Seorang warga Kyiv, Olha Mudra, menggambarkan situasi setelah serangan sebagai kondisi yang kacau. "Kami tidak mengerti apa yang terjadi, semacam kiamat. Semuanya tertutup puing-puing dan asap, Anda tidak bisa melihat apa pun," katanya kepada Reuters.
Kepala Administrasi Militer Kota Kyiv, Tymur Tkachenko, mengatakan Rusia menggunakan rudal balistik dalam serangan tersebut. Sementara perusahaan listrik DTEK melaporkan sekitar 140.000 pelanggan sempat kehilangan aliran listrik akibat kerusakan infrastruktur.
Di sisi lain, Kementerian Pertahanan Rusia mengonfirmasi telah melakukan "serangan besar-besaran" terhadap target di Ukraina. Moskow mengklaim sasaran utamanya adalah kompleks industri militer Ukraina dan operasi tersebut melibatkan berbagai jenis persenjataan, termasuk rudal hipersonik.
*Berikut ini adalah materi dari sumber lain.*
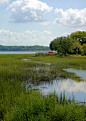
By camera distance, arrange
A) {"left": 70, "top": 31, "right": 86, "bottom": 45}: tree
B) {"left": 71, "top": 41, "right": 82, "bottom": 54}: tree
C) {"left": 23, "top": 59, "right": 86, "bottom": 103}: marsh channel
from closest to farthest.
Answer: {"left": 23, "top": 59, "right": 86, "bottom": 103}: marsh channel
{"left": 71, "top": 41, "right": 82, "bottom": 54}: tree
{"left": 70, "top": 31, "right": 86, "bottom": 45}: tree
Serangan terbaru ini terjadi hanya beberapa hari setelah Presiden Ukraina Volodymyr Zelenskyy memperingatkan bahwa Rusia sedang mempersiapkan "serangan baru yang besar-besaran". Ia kembali mendesak warga untuk mematuhi peringatan serangan udara dan meminta sekutu Barat mempercepat pengiriman sistem pertahanan udara Patriot guna menghadapi meningkatnya serangan rudal Rusia.
Menurut analisis data Angkatan Udara Ukraina, Rusia meluncurkan rekor 8.150 drone jarak jauh sepanjang Mei lalu, naik 24% dibandingkan April. Meski Ukraina mengklaim mampu mencegat sekitar 90% drone dan rudal yang diluncurkan Rusia selama periode tersebut, intensitas serangan Moskow terus meningkat di tengah kebuntuan upaya diplomatik untuk mengakhiri perang.